The 4th Season Of 'Arrested Development' Delivers With Comedy And Narrative Complexity

Arrested Development has never done things by the book. From its very first episode on November 2, 2003, creator Mitchell Hurwitz and his cast made it clear they wanted to push the boundaries of comedy. Jokes were layered, complex and topical. Each character was daring in their own unique way. Every time you rewatched an episode, something new was revealed. The show was so smart, unconventional and groundbreaking that it was almost totally ignored, and Fox cancelled it after three seasons. Like most great art, it was under-appreciated in its time.

Seven years have passed since the third season of Arrested Development finished on February 10, 2006. Since then, the fanbase has grown by leaps and bounds. People continue to discover the show through word of mouth, home media, and through the increasing fame of its stars. On May 26, 2013, the unusually long hiatus ended when the cast and crew unveiled a highly anticipated fourth season on Netflix. Fifteen episodes were released all at once, totaling almost eight hours of brand-new content to continue the story of the family who lost everything and the one son who had no choice to keep them all together.

Keeping with the tone of the series, nothing about this fourth season is traditional. There's a new structure, a new delivery system and a new spin on comedy. The jokes are sharp as always, but as the season unfolds the idea of consistent laughs becomes less important. The true pleasure in this latest season of Arrested Development is letting the labyrinthian narrative unspool in surprising ways. In comedy, it's rare to be this hypnotized by a story.

Unlike the first three seasons of Arrested Development, this season is structured like a puzzle. Each of the main characters (Michael, George Michael, Lindsay, Tobias, Maeby, George Sr., Lucille, G.O.B., Buster) is featured as the star of one or two episodes. This gives the audience time to both catch up with what has happened to them since the party on the Queen Mary at the end of Season 3, and also see what they're up to now. And while each character is the focus of their own episode(s), all appear in a few others too, brilliantly folding over each other until, by the end, you're left with a plethora of narrative, characterization and possibility.

Make no mistake: though the story is incredibly involved, this fourth season is still as laugh-out-loud hilarious, devilish and whip smart as the prior seasons of Arrested Development. Jokes build one upon another, gags pay off 12 episodes after they're set up, and there's plenty of uncomfortable and biting satire. This familiar humor is especially prevalent in the first half of the season, which is good, because it takes about that long to become acclimated to the dense plot and very blurry timeline. Those are definitely issues, but they pay off beautifully.
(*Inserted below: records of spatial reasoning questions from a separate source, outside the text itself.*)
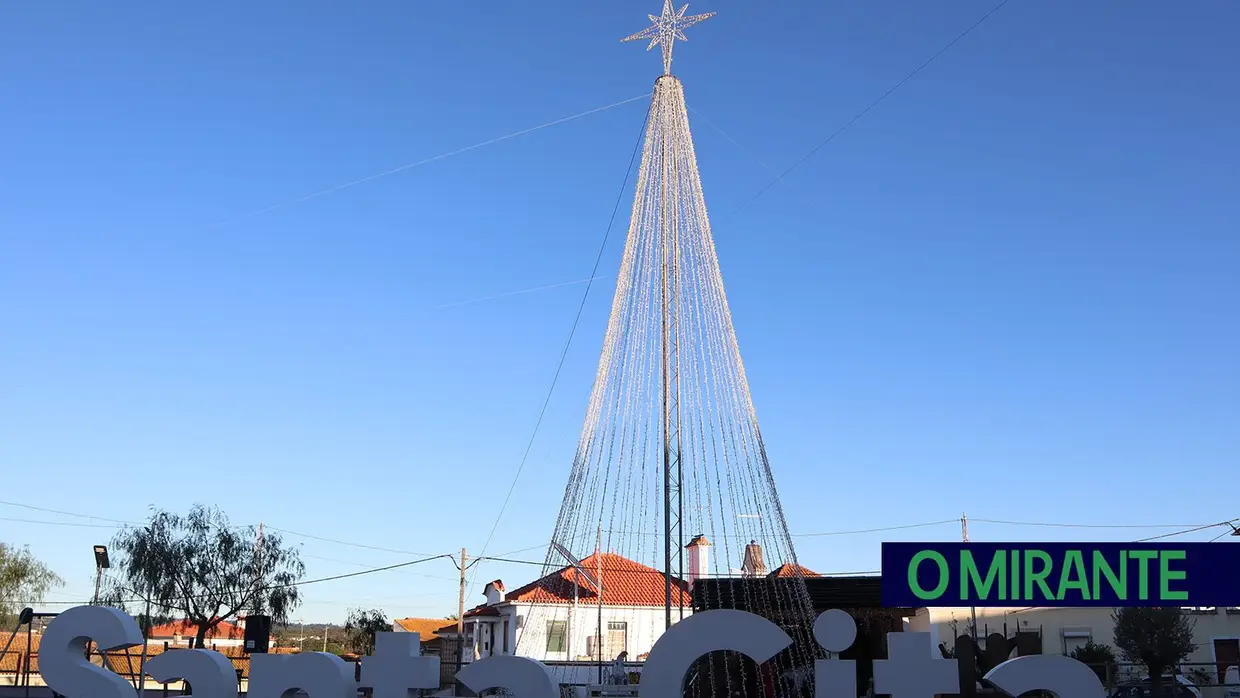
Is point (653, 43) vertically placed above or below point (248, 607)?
above

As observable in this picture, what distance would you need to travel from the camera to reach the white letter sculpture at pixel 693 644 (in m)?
15.2

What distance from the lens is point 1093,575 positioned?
16.8 metres

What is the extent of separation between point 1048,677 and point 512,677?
7008 millimetres

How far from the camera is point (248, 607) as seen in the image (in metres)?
44.6

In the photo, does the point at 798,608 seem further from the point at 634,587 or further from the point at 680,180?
the point at 634,587

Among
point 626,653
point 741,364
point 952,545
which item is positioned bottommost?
point 626,653

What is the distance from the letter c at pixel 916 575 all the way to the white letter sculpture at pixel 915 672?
1.80 m

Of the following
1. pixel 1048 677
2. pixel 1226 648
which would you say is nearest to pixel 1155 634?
pixel 1226 648

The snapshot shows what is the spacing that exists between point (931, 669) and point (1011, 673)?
3.28ft

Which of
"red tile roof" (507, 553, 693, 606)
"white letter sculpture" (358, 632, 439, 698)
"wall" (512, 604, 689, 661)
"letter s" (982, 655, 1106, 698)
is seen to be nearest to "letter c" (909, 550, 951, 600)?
"letter s" (982, 655, 1106, 698)

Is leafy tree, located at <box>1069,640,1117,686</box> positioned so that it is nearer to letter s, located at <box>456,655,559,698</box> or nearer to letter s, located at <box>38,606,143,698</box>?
letter s, located at <box>456,655,559,698</box>

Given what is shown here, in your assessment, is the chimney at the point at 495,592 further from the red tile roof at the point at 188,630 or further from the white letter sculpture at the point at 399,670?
the white letter sculpture at the point at 399,670

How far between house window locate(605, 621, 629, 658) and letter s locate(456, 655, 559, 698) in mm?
33968

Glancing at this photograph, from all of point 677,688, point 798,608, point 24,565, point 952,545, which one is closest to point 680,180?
point 952,545
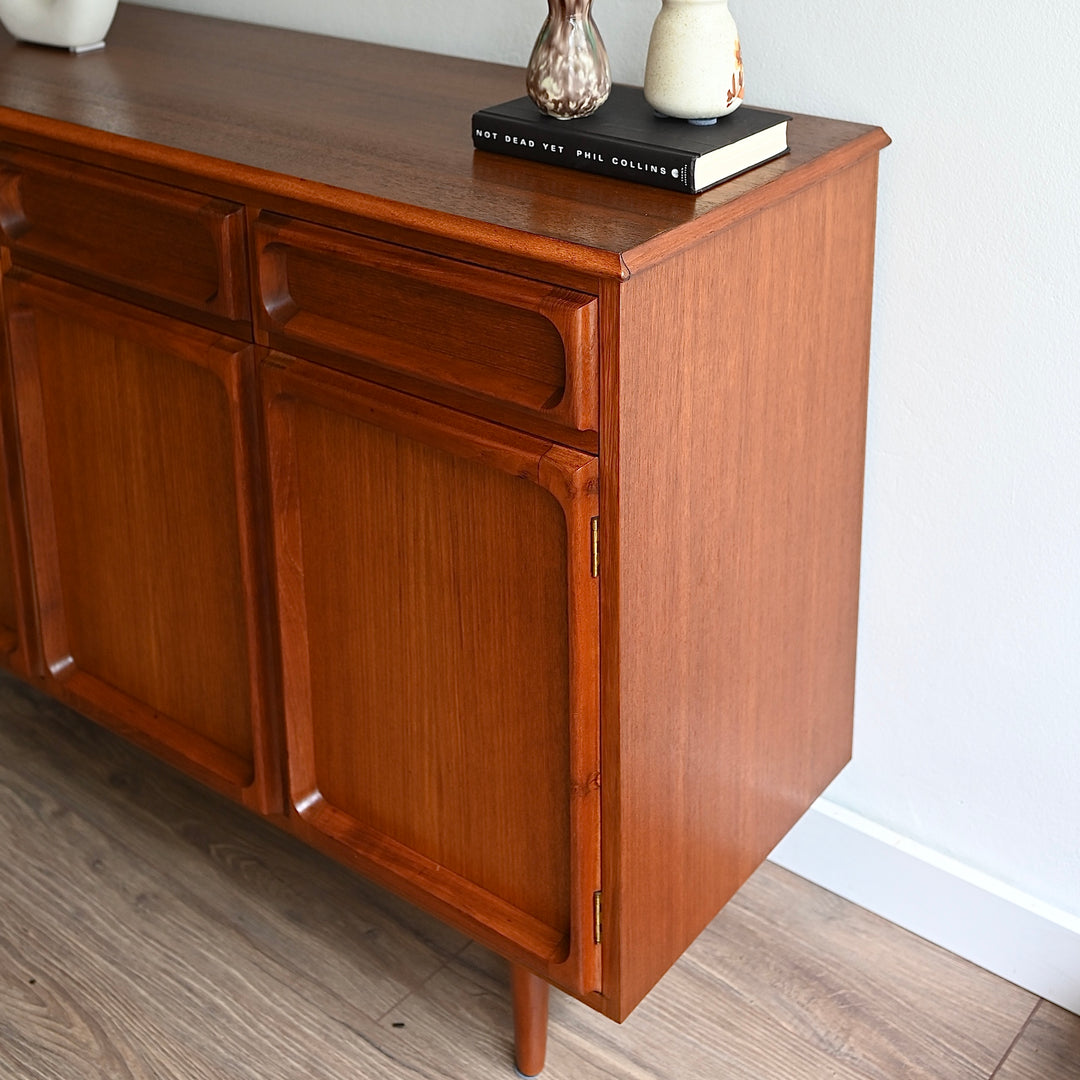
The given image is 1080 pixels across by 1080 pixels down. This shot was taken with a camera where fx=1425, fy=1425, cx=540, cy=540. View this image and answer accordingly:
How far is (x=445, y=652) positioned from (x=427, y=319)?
0.94ft

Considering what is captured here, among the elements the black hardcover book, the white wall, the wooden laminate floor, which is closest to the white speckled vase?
the black hardcover book

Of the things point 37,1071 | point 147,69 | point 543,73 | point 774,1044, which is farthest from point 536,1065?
point 147,69

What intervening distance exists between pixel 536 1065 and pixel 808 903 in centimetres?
38

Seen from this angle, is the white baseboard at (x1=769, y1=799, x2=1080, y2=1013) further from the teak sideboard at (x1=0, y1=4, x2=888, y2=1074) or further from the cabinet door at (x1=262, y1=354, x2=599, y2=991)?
the cabinet door at (x1=262, y1=354, x2=599, y2=991)

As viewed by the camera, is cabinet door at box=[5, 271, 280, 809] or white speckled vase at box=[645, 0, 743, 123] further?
cabinet door at box=[5, 271, 280, 809]

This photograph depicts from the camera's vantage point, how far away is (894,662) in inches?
57.4

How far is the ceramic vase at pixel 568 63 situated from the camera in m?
1.11

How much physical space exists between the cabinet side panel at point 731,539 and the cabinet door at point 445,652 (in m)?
0.04

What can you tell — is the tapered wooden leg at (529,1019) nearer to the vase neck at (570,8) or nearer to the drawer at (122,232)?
the drawer at (122,232)

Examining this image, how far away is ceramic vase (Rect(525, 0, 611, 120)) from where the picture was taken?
1105 mm

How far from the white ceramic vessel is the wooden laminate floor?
2.93ft

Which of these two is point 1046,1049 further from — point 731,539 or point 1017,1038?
point 731,539

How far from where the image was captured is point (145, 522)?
4.62ft

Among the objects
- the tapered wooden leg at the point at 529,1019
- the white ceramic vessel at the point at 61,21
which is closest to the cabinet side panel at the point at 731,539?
the tapered wooden leg at the point at 529,1019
For example, five minutes into the first episode G.O.B. is talking with Michael and two feet appear, giving Michael quite a shock. The owner of those feet isn't revealed until almost a dozen episodes later. Once we discover who it is, an entire section of already funny dialogue blossoms with new meaning. The surprising subtext enhances its importance while slightly undercutting the humor. Another example is the way nearly every episode circles back to various locations such as an outdoor celebration, Lucille's penthouse, and a seafood restaurant. As an audience, we're trained to immediately trust a location. In the fourth season of Arrested Development, we can't. Each time the show returns to these places, the camera explores another angle revealing additional information. What we thought we knew at the beginning isn't close to what's really going down.

In each of these examples the series at first feels constrictive, awkward and buoyed by its jokes and reputation. Yet as the season unfolds and these reveals expound, the jokes begin to take a back seat. Hurwitz has wrapped his synchronous plot up so tightly the story becomes increasingly more rewarding and exciting than the humor. The laughs are always there, but they're coupled with legitimate jump out of your seat surprises and edge of your seat tension. Balancing these dramatic elements within a comedic tone, wrapped in a expertly directed package, is how the fourth season challenges the definition of traditional comedy.

Then again, we should have expected that kind of innovation. Arrested Development has always been about bucking the system; it's never been a show you can fully appreciate by popping in and watching one or two episodes. That's even more apparent this time around. It's a different show, a slower show, a more mature show. Hours after finishing the fifteenth episode, I can't stop thinking about plot lines that remain deliciously dangling. Connections made and forgotten. Genius reveals, payoffs and blocking. Plus this all comes after just one viewing, crammed into about 36 hours. Some of it is frustrating, some is exciting but it's safe to say, the longer we let this simmer, the more it'll grow.

Hurwitz has crafted a season of television that is stunning both in its narrative and delivery, as well as its ambition and foresight. Even the flaws, most of which can be explained by the scope of the story, prove that the fourth season of Arrested Development not only begs for more, it demands it.

I'm sure we'll be seeing the Bluths again. Let's just hope it's sooner than seven years. Then again, it might take that long to truly appreciate this wild, wacky, magnificent and divisive season of television.